- _WHAT THE EXERCISE ASKS_: Look through the records and report how many lines include the word "site", with no other words.
———
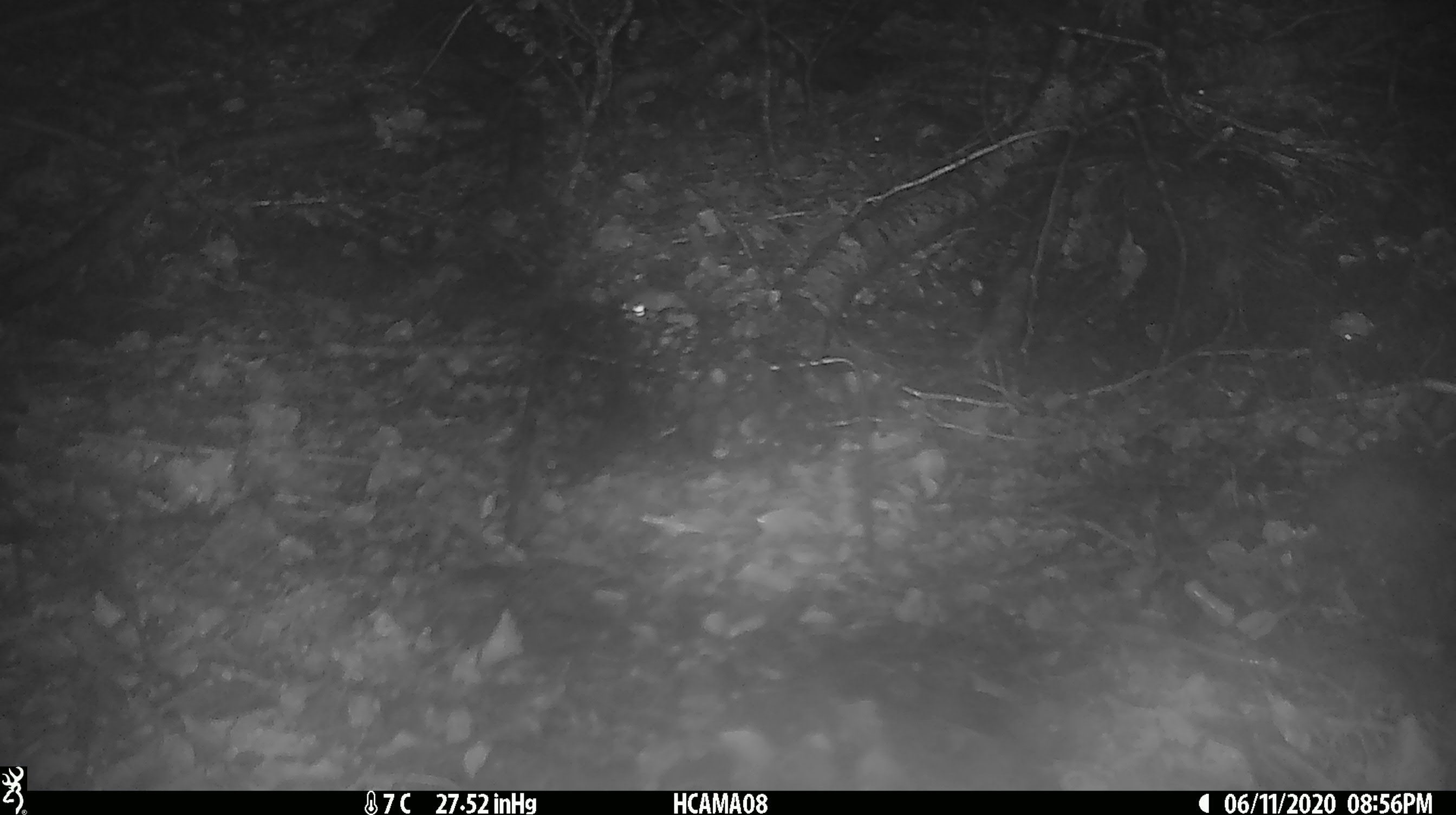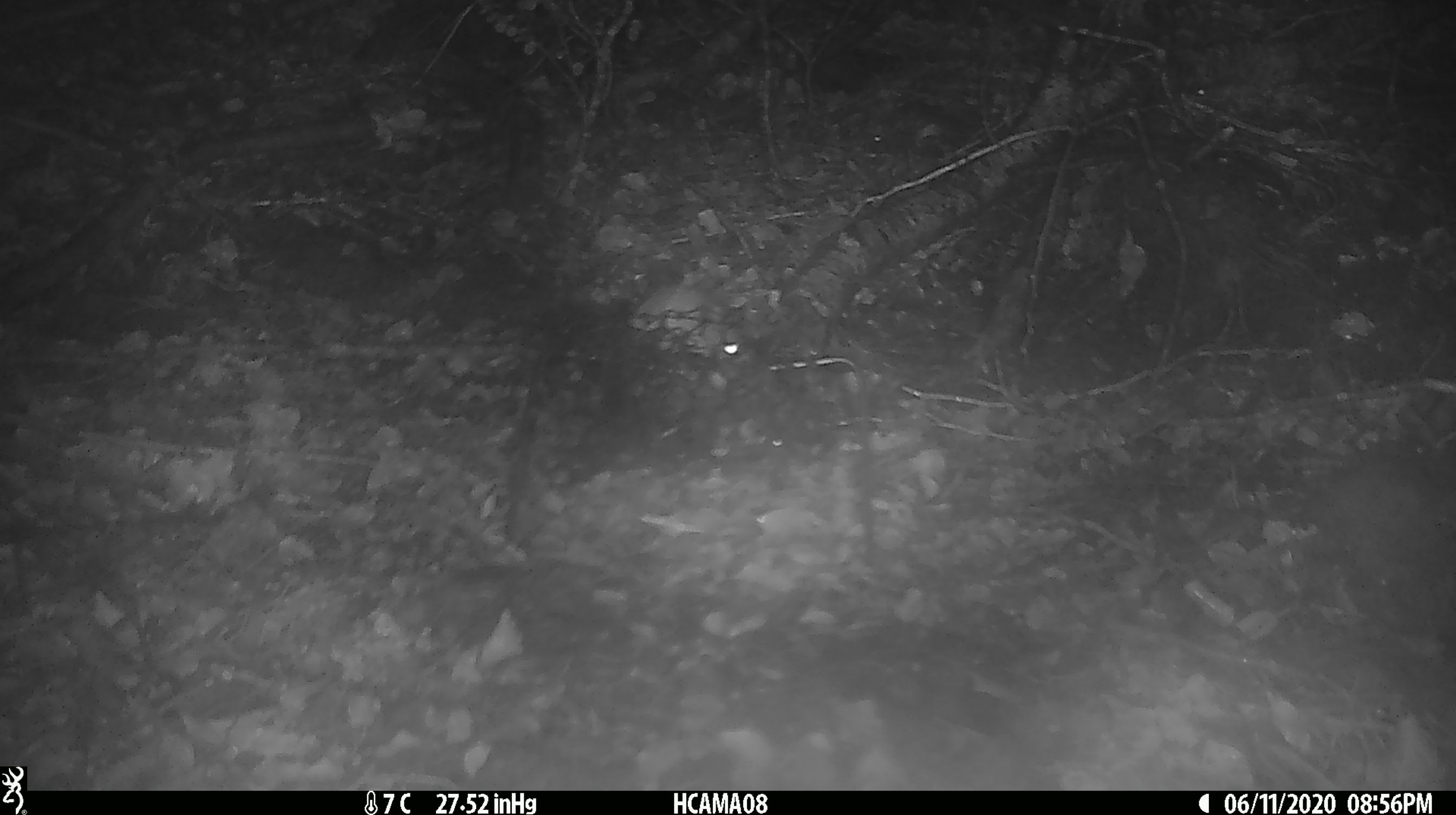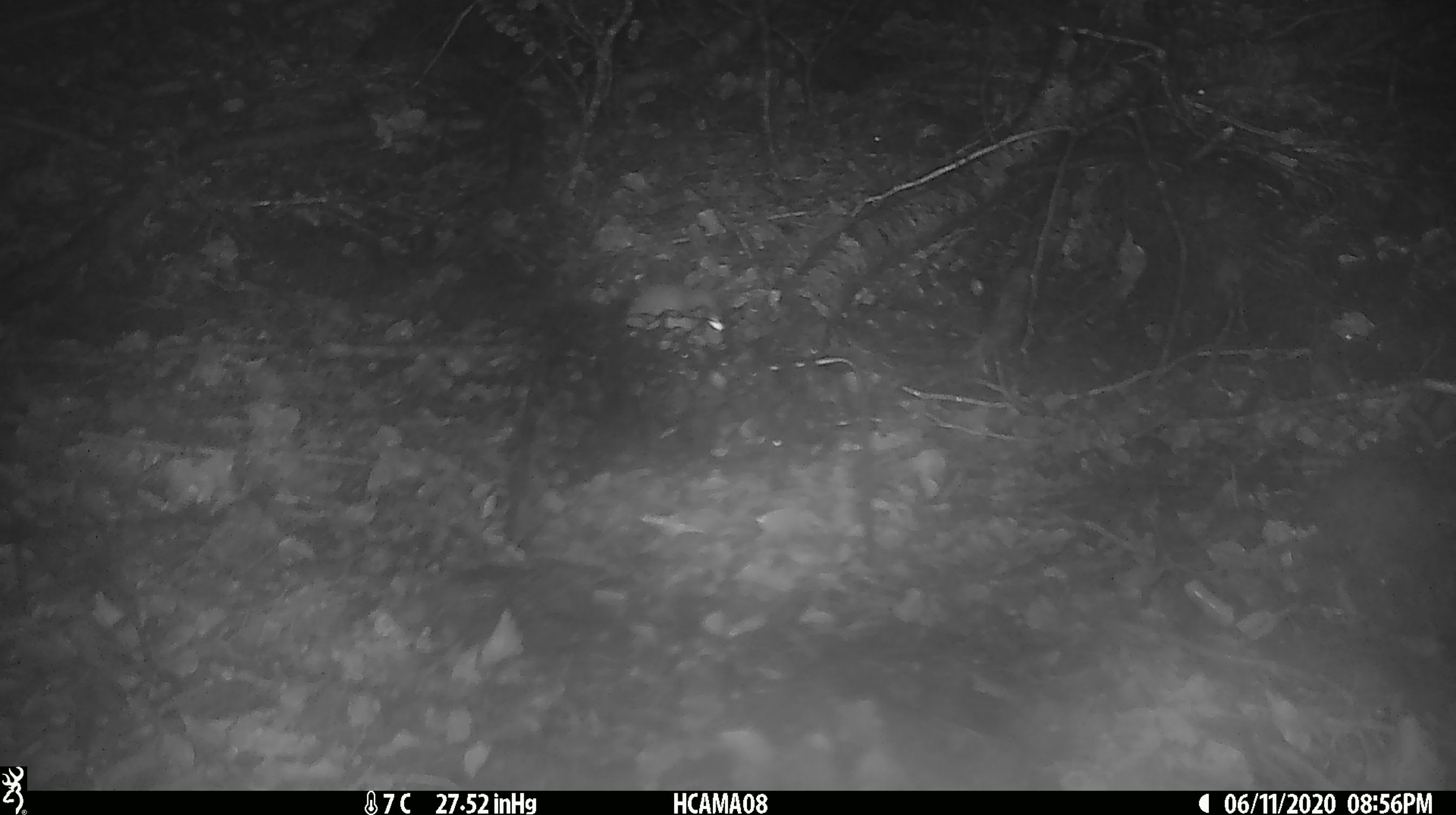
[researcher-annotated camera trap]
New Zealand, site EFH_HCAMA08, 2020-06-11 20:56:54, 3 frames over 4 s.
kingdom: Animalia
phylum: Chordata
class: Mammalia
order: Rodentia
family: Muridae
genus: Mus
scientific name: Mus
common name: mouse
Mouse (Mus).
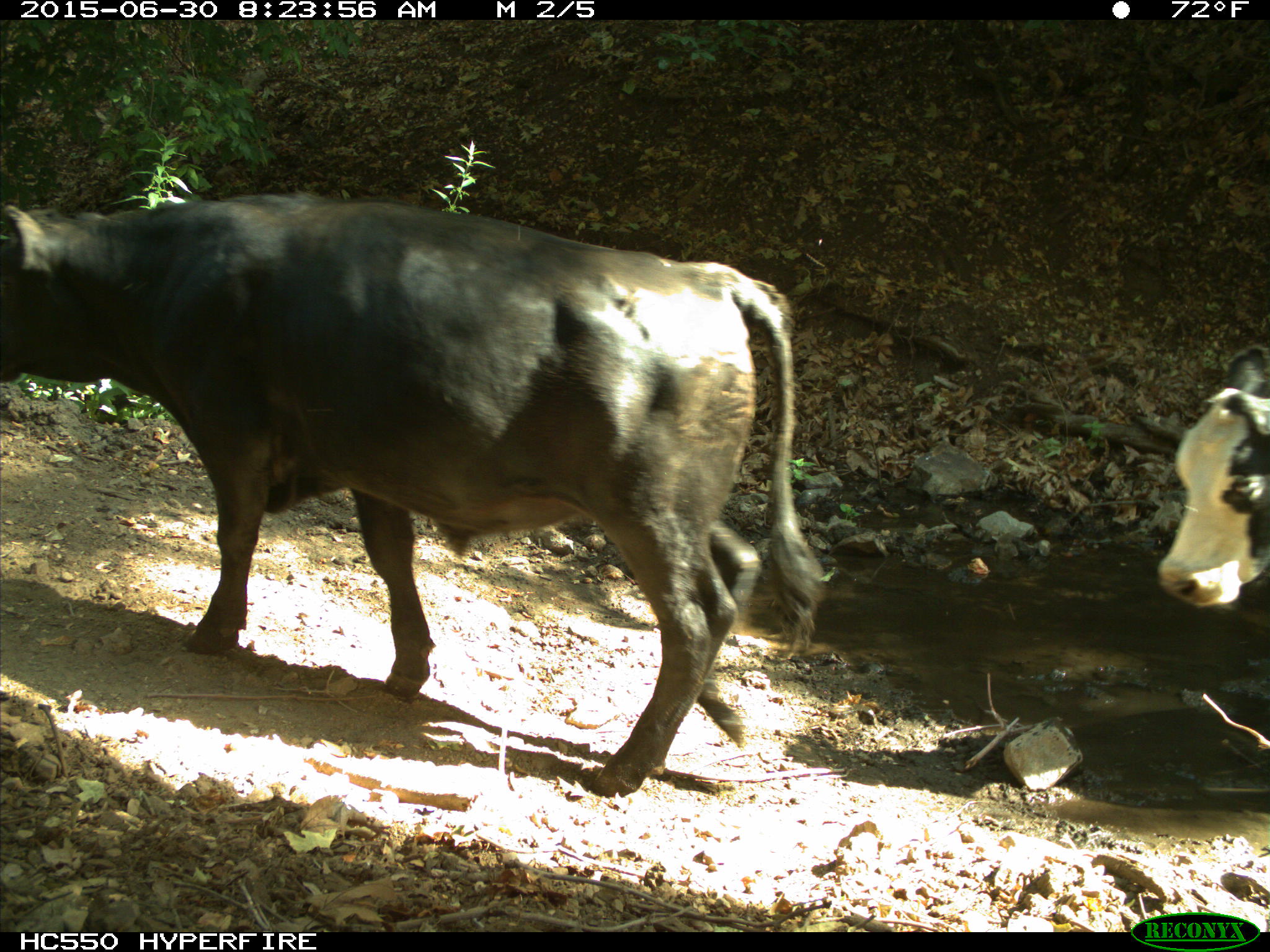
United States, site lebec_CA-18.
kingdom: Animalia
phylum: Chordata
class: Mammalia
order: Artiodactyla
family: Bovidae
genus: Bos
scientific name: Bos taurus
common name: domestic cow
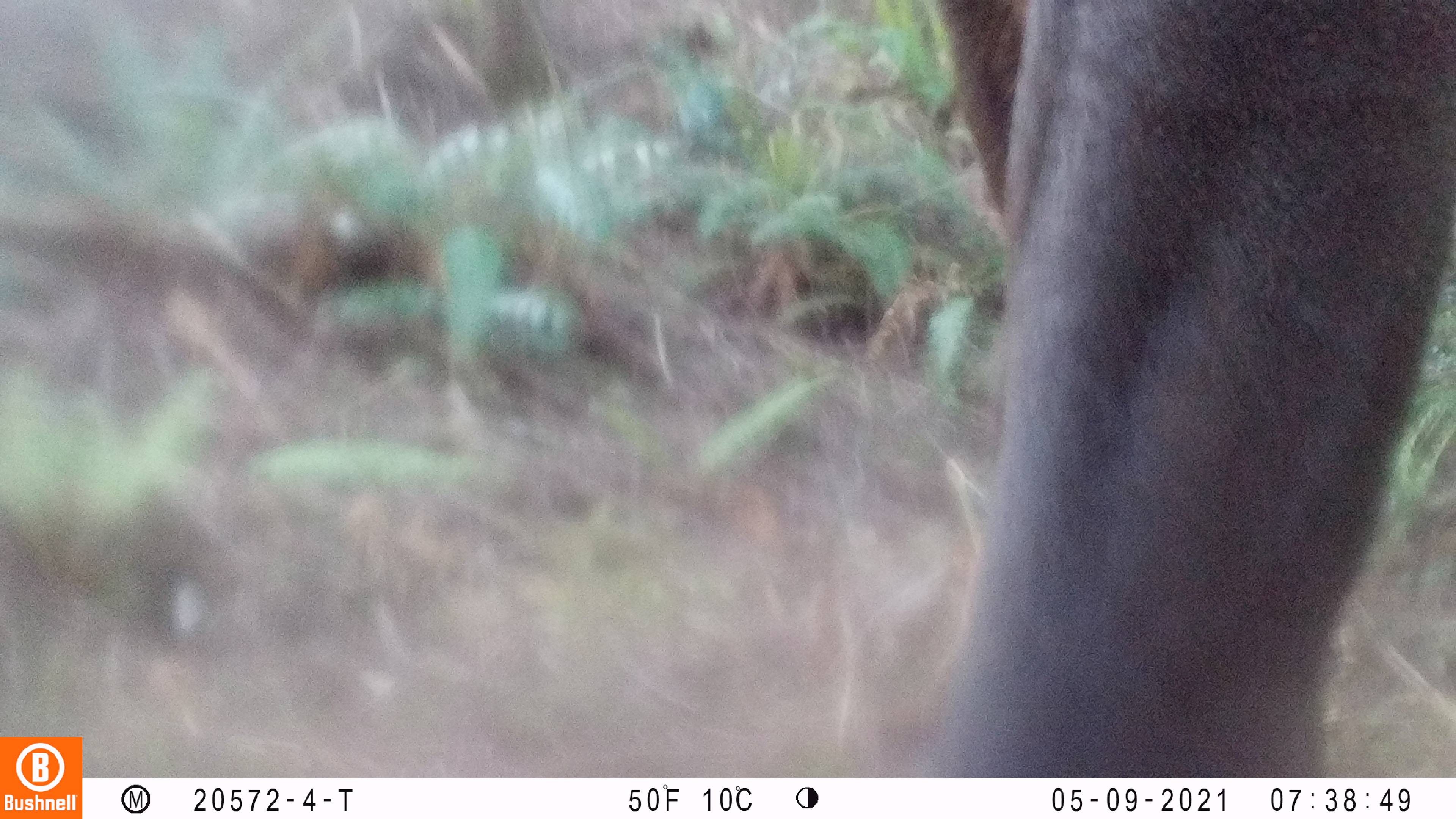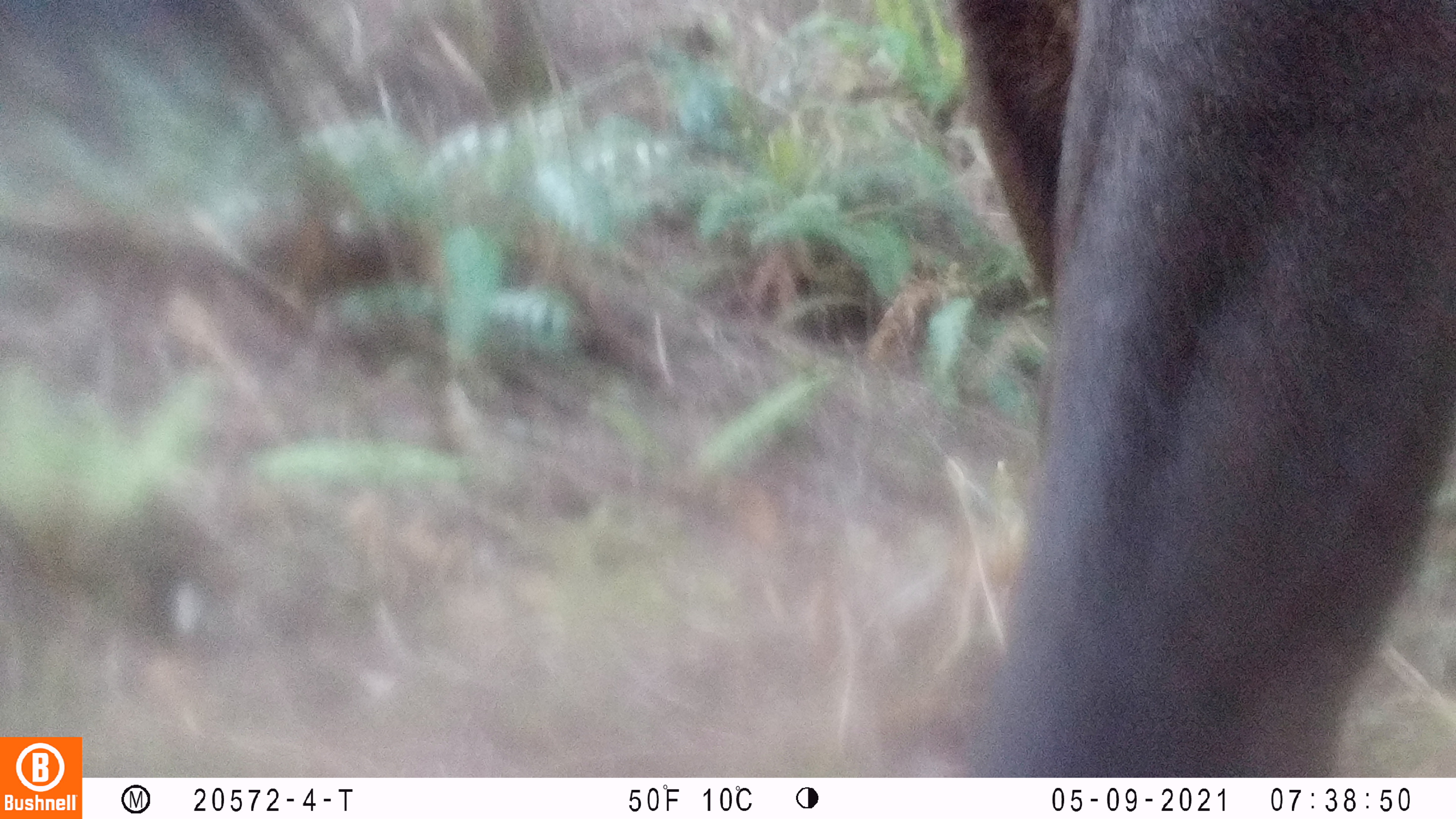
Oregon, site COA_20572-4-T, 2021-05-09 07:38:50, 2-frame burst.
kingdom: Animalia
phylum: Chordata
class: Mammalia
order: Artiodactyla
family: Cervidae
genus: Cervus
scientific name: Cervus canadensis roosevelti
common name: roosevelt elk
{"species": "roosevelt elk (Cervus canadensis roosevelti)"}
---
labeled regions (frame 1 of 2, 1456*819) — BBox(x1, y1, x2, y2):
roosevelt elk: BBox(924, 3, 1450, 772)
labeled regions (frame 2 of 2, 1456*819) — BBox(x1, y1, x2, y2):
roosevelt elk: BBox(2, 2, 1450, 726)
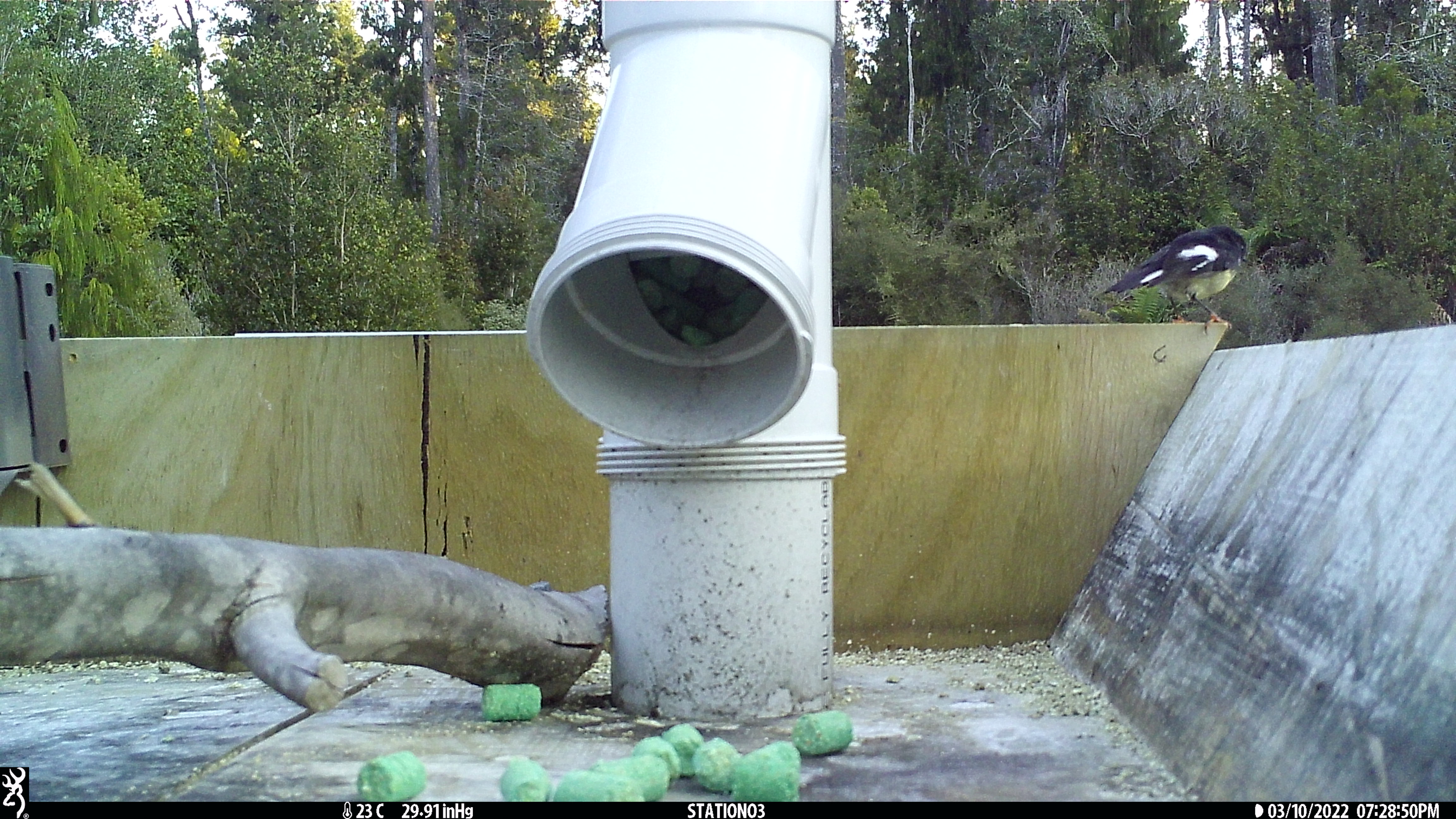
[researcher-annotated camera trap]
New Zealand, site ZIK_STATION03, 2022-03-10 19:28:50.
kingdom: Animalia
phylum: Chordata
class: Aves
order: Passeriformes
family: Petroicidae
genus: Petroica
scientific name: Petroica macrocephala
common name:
———
- _RESULT FOR THIS EXERCISE_: 4